> INSTRUCTION:
Can you write out the stretch of lines from the one containing "What distance from the lens" through the one containing "the point at 19,16 <", with each "distance" changed to "range" and everything else left the same?

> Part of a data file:
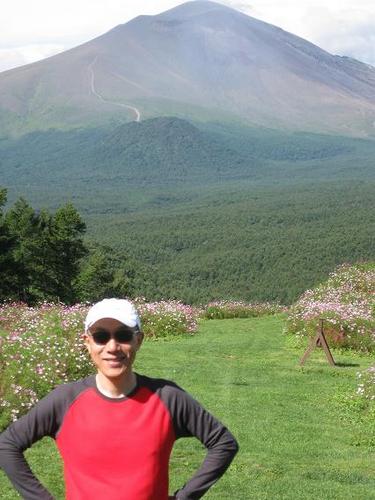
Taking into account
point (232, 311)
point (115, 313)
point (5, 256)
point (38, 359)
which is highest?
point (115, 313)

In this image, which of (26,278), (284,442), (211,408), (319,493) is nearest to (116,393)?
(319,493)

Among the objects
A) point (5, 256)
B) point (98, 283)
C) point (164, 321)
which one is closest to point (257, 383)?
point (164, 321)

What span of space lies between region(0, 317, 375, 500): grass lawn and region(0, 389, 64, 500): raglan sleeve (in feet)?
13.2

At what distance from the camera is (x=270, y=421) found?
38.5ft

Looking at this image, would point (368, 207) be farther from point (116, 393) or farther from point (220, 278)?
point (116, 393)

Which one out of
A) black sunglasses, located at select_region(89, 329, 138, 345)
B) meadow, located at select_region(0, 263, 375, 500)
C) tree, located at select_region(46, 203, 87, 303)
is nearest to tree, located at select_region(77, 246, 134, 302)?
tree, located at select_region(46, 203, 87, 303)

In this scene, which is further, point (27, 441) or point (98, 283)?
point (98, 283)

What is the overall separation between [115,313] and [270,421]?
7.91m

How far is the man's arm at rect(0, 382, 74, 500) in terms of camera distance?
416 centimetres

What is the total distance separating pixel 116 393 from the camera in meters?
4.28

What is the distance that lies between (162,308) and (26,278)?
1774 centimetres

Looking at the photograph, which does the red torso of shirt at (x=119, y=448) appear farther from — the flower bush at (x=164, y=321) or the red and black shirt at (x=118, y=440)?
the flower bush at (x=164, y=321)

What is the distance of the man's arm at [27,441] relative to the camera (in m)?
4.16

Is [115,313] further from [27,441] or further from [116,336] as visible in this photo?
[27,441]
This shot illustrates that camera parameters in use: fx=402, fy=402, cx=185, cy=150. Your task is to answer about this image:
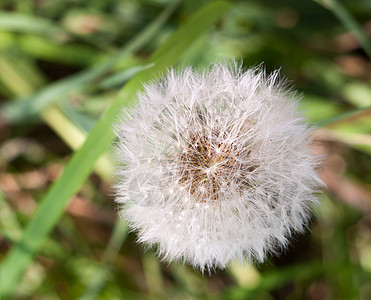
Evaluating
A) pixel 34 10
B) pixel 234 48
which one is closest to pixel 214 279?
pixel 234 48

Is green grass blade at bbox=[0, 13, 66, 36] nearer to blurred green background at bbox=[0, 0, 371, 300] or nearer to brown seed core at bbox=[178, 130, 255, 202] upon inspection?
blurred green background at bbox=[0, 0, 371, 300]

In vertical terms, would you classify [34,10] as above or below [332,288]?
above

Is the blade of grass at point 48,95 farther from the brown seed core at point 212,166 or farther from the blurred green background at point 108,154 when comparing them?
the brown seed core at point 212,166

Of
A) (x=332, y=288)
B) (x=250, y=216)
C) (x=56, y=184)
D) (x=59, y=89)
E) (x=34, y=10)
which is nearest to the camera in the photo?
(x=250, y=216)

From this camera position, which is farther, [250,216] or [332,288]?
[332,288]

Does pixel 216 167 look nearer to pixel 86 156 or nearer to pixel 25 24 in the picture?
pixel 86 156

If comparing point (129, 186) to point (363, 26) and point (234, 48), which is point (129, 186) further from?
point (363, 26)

...

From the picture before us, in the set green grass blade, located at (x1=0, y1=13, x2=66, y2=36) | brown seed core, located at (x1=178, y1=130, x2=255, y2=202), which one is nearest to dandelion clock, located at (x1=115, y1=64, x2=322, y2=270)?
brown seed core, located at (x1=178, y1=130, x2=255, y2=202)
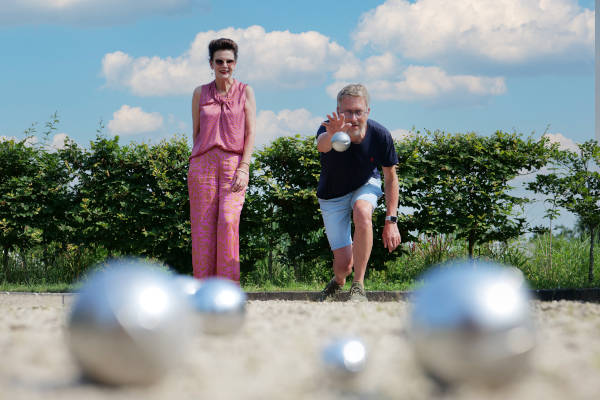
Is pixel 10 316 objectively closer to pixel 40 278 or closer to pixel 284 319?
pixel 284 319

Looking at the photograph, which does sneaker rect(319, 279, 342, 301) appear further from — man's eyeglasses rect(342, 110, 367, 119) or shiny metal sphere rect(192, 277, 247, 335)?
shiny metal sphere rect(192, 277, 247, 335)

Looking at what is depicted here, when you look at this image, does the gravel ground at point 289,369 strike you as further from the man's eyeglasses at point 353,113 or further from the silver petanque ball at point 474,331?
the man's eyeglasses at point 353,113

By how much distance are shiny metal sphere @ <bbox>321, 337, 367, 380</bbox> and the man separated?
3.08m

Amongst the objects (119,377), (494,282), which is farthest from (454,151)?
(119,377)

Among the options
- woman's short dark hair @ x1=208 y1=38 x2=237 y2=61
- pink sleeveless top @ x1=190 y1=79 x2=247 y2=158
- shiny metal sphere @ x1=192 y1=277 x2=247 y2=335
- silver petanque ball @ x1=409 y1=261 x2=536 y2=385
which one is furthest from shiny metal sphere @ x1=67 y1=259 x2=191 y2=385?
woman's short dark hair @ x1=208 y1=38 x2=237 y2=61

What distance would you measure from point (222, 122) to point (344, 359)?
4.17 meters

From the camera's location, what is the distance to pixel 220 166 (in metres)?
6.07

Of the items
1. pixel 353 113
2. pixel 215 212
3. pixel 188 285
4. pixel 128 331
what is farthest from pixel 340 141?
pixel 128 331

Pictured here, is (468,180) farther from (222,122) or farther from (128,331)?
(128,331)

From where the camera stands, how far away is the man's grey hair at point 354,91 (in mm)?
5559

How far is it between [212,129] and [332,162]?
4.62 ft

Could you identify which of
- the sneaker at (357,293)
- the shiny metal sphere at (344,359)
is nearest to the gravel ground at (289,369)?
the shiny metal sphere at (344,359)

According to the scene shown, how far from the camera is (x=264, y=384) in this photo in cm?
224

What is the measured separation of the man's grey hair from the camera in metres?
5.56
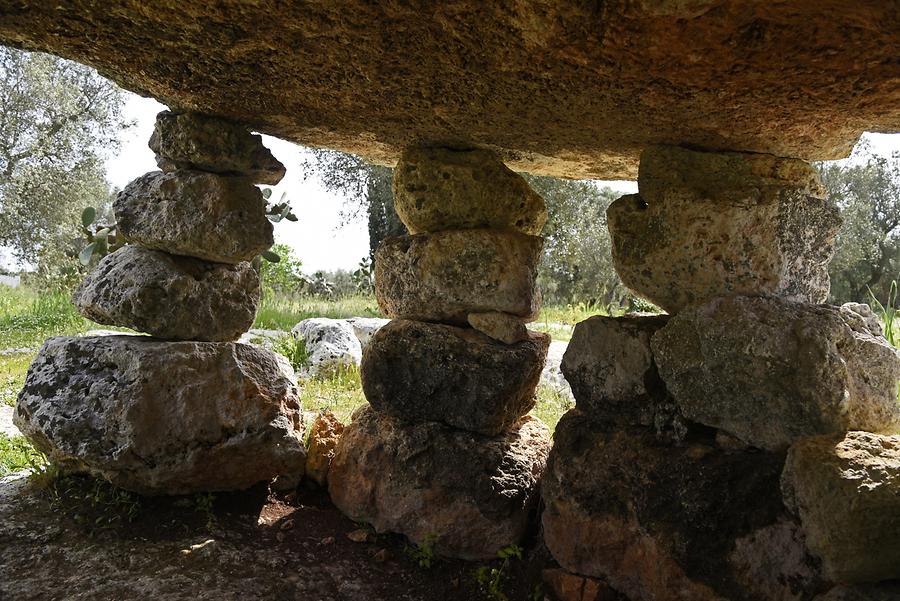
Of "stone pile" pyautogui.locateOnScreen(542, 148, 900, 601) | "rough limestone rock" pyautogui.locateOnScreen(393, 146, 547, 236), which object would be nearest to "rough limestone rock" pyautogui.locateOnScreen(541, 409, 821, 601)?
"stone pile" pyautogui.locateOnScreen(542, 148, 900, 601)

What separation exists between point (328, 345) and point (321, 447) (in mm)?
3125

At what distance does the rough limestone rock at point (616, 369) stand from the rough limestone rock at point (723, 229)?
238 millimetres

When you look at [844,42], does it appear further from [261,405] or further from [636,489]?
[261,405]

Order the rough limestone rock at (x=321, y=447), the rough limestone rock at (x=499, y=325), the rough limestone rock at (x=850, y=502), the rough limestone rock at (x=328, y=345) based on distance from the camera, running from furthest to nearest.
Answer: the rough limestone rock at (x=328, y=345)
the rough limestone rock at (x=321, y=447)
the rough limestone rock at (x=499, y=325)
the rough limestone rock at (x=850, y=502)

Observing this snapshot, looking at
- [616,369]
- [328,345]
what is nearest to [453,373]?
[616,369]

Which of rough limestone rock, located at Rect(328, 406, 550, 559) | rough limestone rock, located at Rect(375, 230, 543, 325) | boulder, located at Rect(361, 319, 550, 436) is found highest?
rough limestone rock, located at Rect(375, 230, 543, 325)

--

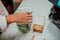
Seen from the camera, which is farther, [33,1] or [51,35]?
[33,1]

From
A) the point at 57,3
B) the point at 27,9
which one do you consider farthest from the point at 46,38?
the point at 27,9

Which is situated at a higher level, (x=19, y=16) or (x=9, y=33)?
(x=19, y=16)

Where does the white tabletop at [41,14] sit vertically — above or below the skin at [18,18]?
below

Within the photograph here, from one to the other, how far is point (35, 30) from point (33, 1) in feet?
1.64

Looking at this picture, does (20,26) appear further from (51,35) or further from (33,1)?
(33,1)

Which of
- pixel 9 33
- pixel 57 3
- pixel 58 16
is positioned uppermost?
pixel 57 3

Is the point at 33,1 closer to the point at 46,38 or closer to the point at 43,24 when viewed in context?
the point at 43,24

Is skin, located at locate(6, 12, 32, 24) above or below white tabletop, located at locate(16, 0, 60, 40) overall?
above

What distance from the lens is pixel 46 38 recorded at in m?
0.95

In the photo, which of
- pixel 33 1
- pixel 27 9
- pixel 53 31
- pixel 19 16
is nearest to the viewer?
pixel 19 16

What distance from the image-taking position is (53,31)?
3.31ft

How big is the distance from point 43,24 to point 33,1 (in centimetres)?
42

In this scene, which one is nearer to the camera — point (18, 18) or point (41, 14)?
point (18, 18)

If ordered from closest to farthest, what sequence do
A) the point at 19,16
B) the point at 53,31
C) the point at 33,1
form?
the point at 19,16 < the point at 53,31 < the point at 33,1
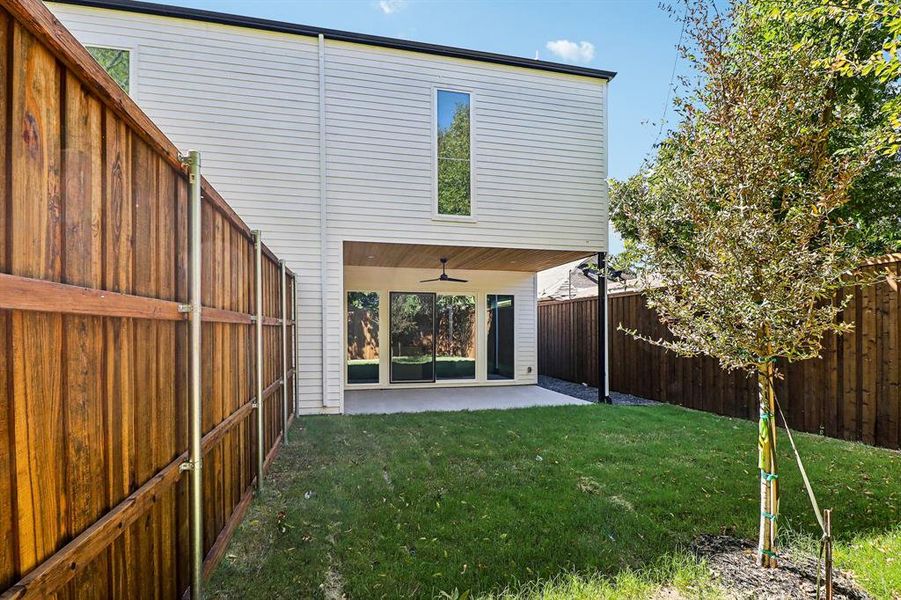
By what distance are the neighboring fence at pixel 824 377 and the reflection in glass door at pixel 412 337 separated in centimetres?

> RESPONSE TO THE EXERCISE:
What range from the lens is pixel 46 38 recorded at in m?
0.95

In the photo, which of
- pixel 33 1
- pixel 27 9
- pixel 53 31
- pixel 19 16
is nearest to the viewer?
pixel 19 16

What range from the image-taking position is (53,31)?
3.31ft

How big is the range from point 43,24 to point 33,1 (in centimetres)?
42

In this scene, which one is nearer to the camera — point (18, 18) or point (41, 14)?
point (18, 18)

If ordered from closest to farthest, what sequence do
A) the point at 19,16
B) the point at 53,31
C) the point at 33,1
form?
the point at 19,16 < the point at 53,31 < the point at 33,1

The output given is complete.